Утром, когда брезжил рассвет, Ефрем Герасимович вскипятил самовар, потом разбудил жену. Игорю стало к утру как будто лучше: не плакал, дыхание было ровнее, кашлял реже, не задыхался.

У крыльца остановилась подвода. Знакомый возчик, войдя в избу, стал у порога с шапкой в руке и молча пережидал, пока завтракали и собирались в дорогу. Вместе с больным Игорем мать брала также с собою и грудного ребенка - девочку, которой исполнилось на днях девять месяцев.

Расправив сено в глубокой кошевке, Ефрем Герасимович усадил жену с детьми, закутал тулупами. Ни ветра сильного, ни стужи не было в это утро. Подвода тронулась проулком к лесу, и, пока не скрылась за поворотом, Сотин провожал свою семью взглядом. И теплая почти погода, и резвый молодой жеребец Звон, сразу подхвативший машистой рысью, и более спокойный сон Игоря перед дорогой вселяли в него уверенность в благополучном исходе.

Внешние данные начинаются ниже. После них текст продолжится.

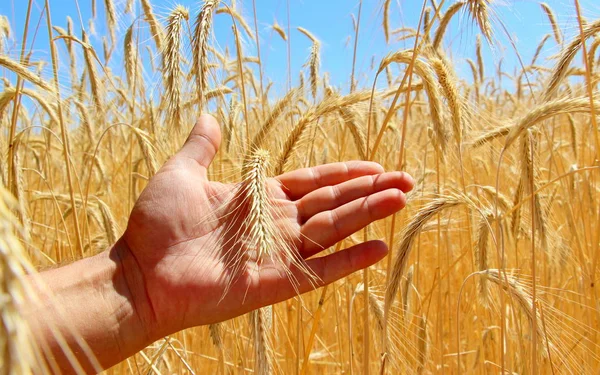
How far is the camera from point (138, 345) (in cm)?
142

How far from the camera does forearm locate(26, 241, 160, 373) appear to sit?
4.43 feet

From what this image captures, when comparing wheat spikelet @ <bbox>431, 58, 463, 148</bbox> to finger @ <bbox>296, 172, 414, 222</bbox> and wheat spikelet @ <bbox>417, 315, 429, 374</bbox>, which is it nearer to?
finger @ <bbox>296, 172, 414, 222</bbox>

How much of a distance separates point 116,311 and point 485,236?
1.22 metres

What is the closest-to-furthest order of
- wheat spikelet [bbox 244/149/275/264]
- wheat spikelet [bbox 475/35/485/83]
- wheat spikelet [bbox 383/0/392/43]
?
1. wheat spikelet [bbox 244/149/275/264]
2. wheat spikelet [bbox 383/0/392/43]
3. wheat spikelet [bbox 475/35/485/83]

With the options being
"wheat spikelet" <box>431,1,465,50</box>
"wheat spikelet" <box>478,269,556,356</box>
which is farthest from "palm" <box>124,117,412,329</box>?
"wheat spikelet" <box>431,1,465,50</box>

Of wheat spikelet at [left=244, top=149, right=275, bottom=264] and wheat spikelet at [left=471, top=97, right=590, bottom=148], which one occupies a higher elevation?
wheat spikelet at [left=471, top=97, right=590, bottom=148]

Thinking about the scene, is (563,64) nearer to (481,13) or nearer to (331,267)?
(481,13)

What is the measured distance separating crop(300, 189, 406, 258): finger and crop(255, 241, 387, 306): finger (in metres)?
0.06

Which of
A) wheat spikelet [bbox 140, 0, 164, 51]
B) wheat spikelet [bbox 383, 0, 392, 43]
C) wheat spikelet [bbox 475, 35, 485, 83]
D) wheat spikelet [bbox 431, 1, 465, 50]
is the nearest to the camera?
wheat spikelet [bbox 431, 1, 465, 50]

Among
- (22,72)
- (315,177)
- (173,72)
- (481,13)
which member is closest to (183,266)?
(315,177)

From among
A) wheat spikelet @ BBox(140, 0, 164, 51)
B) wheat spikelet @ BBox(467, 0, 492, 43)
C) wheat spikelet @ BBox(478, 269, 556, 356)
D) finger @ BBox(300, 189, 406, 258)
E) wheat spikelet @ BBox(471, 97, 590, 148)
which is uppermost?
wheat spikelet @ BBox(140, 0, 164, 51)

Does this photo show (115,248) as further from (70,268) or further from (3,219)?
(3,219)

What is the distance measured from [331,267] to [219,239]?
1.13ft

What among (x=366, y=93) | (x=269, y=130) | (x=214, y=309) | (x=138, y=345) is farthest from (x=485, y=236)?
Answer: (x=138, y=345)
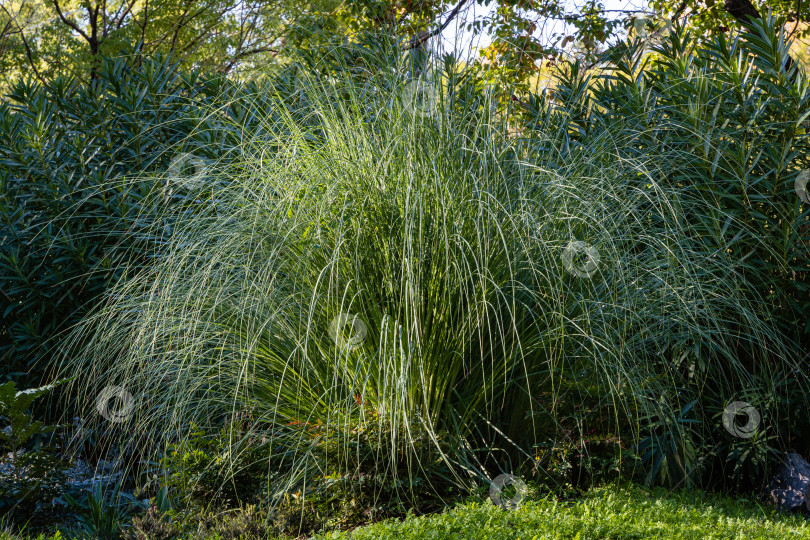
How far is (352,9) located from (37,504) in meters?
6.50

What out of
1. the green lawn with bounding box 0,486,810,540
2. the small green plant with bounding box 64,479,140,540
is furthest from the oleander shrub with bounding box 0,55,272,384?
the green lawn with bounding box 0,486,810,540

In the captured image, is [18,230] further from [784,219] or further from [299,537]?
[784,219]

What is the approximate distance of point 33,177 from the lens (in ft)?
15.8

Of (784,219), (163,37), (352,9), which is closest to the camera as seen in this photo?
(784,219)

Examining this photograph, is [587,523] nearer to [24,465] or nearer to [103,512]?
[103,512]

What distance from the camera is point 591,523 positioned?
2.52 m

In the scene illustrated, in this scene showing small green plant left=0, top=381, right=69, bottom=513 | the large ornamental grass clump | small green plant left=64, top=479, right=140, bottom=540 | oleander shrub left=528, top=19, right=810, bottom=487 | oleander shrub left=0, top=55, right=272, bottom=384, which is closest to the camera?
the large ornamental grass clump

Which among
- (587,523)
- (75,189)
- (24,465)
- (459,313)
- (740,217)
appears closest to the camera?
(587,523)

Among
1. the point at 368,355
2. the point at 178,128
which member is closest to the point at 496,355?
the point at 368,355

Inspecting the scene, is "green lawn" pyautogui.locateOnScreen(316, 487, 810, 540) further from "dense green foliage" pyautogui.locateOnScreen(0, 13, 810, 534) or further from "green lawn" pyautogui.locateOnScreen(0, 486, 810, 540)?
"dense green foliage" pyautogui.locateOnScreen(0, 13, 810, 534)

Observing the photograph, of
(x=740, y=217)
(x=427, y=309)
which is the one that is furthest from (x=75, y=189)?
(x=740, y=217)

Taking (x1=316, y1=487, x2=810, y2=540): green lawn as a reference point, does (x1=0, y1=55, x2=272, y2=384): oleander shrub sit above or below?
above

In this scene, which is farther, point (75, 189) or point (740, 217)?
point (75, 189)

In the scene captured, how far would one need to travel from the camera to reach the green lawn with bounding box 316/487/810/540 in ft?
7.98
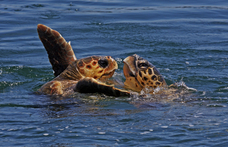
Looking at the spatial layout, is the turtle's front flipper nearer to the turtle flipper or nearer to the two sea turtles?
the two sea turtles

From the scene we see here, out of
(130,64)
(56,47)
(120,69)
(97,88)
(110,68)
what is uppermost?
(56,47)

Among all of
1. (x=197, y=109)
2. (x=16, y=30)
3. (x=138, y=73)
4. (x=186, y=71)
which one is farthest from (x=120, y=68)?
(x=16, y=30)


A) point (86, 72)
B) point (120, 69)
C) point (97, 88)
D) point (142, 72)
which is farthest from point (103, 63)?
point (120, 69)

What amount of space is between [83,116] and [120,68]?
3.38m

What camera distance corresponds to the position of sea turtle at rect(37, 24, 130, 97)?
5.90m

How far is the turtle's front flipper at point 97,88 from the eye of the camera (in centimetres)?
500

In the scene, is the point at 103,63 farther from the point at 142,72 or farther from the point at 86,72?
the point at 142,72

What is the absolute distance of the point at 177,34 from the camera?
10.9 meters

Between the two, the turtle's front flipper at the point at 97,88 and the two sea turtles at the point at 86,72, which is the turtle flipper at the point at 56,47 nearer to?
the two sea turtles at the point at 86,72

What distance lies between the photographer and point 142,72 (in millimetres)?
5680

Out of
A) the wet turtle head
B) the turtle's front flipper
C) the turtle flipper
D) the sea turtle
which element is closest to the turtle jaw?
the sea turtle

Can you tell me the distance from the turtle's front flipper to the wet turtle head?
710 millimetres

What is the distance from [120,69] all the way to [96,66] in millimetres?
1759

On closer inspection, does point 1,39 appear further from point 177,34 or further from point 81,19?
point 177,34
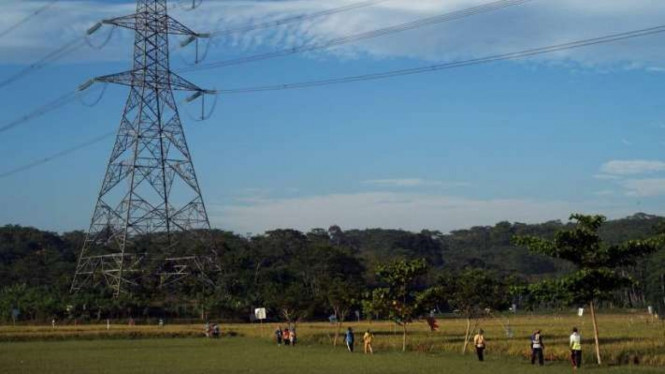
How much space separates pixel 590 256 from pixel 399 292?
1771 centimetres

Проводив своих, Сотин вернулся домой, где стало вдруг пусто, неуютно, по-сиротски бедно. Деревянную пустую кроватку Игоря он передвинул в угол, прибрал на столе. Тут и вошла Параня, закутанная в большую старую шаль с кистями. Истово покрестилась на передний угол, будто не примечая, что нет икон, потом поздоровалась с Сотиным. С печальным сухим лицом она по-старушечьи чинно, не торопясь разделась и, вздохнув в явном прискорбии, промолвила, что прислал ее Петр Николаич.

Малое время спустя она веничком подметала пол, сырою тряпкой обтирала скамью. Уже рассветало, когда под окнами остановилась вторая подвода. Сотин собрался скоро и, стоя у порога в длинном нагольном тулупе, попросил Параню протапливать печь каждый день, чтобы комната не настывала.

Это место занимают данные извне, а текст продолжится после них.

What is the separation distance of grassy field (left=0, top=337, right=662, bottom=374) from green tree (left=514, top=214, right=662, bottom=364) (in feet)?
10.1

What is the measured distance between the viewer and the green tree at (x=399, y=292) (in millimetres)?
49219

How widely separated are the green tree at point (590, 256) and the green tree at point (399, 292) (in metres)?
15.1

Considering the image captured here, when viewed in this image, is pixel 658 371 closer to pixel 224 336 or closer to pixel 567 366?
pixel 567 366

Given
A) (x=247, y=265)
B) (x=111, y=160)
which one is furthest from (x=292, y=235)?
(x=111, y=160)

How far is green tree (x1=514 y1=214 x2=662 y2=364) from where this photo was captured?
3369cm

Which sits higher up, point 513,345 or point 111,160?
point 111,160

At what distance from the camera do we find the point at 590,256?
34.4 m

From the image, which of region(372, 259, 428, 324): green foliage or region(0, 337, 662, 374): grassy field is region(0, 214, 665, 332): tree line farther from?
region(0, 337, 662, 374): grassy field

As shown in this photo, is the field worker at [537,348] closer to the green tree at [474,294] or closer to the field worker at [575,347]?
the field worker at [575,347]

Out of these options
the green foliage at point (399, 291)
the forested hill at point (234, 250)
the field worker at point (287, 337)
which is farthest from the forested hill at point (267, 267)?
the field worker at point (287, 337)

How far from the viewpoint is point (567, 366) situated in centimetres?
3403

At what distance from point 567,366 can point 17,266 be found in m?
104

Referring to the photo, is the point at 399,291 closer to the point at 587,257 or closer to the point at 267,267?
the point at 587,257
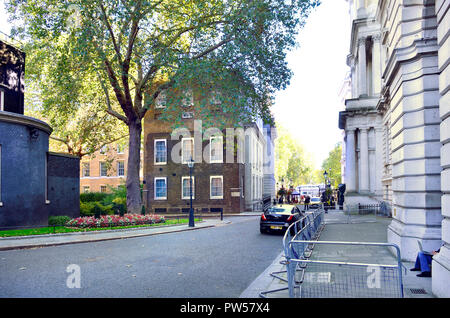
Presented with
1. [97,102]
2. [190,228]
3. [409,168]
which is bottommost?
[190,228]

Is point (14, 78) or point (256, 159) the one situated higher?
point (14, 78)

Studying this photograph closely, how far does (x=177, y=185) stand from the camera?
39688 mm

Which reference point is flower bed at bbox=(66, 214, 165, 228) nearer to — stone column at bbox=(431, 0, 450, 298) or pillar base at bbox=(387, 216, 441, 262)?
pillar base at bbox=(387, 216, 441, 262)

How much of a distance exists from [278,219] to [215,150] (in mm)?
22085

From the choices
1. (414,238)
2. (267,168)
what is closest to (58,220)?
(414,238)

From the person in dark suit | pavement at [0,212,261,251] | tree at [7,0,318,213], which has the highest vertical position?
tree at [7,0,318,213]

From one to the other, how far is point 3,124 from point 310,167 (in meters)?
95.8

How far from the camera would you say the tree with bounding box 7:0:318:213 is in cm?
1984

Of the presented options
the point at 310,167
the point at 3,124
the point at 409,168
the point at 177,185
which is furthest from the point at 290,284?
the point at 310,167

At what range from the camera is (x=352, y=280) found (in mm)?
6117

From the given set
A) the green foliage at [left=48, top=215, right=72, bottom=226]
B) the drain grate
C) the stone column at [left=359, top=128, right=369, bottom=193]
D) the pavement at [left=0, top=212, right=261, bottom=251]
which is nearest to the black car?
the pavement at [left=0, top=212, right=261, bottom=251]

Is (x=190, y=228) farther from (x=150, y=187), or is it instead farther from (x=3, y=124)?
(x=150, y=187)

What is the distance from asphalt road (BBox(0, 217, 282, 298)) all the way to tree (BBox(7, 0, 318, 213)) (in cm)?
964

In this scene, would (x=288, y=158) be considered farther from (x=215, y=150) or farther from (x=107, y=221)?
(x=107, y=221)
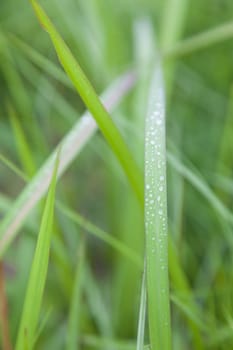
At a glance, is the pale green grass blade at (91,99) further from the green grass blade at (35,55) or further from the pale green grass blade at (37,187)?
the green grass blade at (35,55)

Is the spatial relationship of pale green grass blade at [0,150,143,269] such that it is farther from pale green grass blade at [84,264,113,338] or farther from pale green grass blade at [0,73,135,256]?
pale green grass blade at [84,264,113,338]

- И натоплю, и приберу, и все произведу в порядок - не сумлевайся, Ефрем Герасимыч, будь в надеже…

Она заперла за ним сенную дверь, а войдя в комнату, опять перекрестилась. В чужой избе, даже среди белого дня, было отчего-то боязно, тревожно и зябко на душе.

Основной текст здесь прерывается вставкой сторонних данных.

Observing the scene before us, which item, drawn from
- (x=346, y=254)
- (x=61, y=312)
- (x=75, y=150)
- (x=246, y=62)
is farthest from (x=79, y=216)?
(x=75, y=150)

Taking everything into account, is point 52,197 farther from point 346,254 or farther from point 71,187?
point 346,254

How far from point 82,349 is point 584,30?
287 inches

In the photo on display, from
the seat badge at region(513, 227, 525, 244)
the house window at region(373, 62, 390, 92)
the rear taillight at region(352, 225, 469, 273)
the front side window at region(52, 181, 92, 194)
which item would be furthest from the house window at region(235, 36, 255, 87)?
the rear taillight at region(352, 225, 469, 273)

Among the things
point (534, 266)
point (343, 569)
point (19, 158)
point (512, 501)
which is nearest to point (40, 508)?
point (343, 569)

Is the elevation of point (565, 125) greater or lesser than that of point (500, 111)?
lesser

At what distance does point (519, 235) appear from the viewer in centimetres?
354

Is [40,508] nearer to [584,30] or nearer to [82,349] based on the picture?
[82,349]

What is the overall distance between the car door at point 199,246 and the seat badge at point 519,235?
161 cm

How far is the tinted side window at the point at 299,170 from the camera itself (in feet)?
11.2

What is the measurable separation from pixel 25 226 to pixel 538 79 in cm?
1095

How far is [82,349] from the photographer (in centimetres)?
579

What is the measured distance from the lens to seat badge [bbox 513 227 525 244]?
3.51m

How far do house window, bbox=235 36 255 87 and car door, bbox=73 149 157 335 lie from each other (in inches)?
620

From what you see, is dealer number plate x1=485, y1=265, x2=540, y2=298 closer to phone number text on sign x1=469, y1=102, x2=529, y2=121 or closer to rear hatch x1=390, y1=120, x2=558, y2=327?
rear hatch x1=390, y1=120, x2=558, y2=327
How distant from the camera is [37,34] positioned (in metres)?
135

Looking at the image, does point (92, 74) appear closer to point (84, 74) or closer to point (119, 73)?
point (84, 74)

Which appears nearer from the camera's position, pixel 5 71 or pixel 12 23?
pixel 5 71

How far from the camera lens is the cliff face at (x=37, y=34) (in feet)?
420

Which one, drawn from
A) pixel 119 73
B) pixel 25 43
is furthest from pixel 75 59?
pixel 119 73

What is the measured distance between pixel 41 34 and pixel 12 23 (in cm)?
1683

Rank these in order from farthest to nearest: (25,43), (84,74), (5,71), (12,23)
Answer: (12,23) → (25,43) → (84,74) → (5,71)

За этот день она заглянула во все уголки чужого небогатого хозяйства, обшарила полки посудного буфета, корзиночку со всякой женской рухлядью, пакеты и сумочки с разными крупами и сахаром, заглянула потом и в сундучок, оставшийся почему-то незапертым. Ее глаза - завистливые и недобрые - уже с первого взгляда видели, чего и сколько можно взять, чтобы хозяевам, когда вернутся в разные сроки домой, была неприметна пропажа…

Глава VIII
Судьба Параньки

Мать умерла, покинув Параньку шестнадцатилетнею. Вскоре в дом пришла хозяйкой чужая - с вкрадчивым взглядом, с робкой улыбкой нищенки и тихим нравом. С первого дня она повела себя так, чтобы задобрить, расположить к себе сиротливое сердце падчерицы. Но Паранька сразу невзлюбила ее, замкнулась, стала молчаливой, недоверчивой, злой.

В тот самый вечер, когда отец укладывался с новой, молодой женою спать, Паранька почувствовала к нему жгучую ненависть и горькую обиду за покойницу мать, плакала навзрыд, пряча под одеяло голову и кусая подушку.

Утром с ненавистью глядела она, как хозяйничала в доме мачеха, оголив по локти веснушчатые руки: месила тесто в чужой квашне, доила чужую корову, ступала по половикам, вытканным не ее руками, оскверняя память о покойнице.

Не могла и не хотела Паранька мириться с таким положением и, не скрывая чувств, высказала отцу свою обиду. Он пытался уговаривать, всяко добиваясь мира, но Паранька не поняла его. Некоторое время спустя в доме шла уже открытая, непримиримая вражда, а частые вмешательства отца только отдаляли от него Параньку. И когда он уразумел это, отступился совсем.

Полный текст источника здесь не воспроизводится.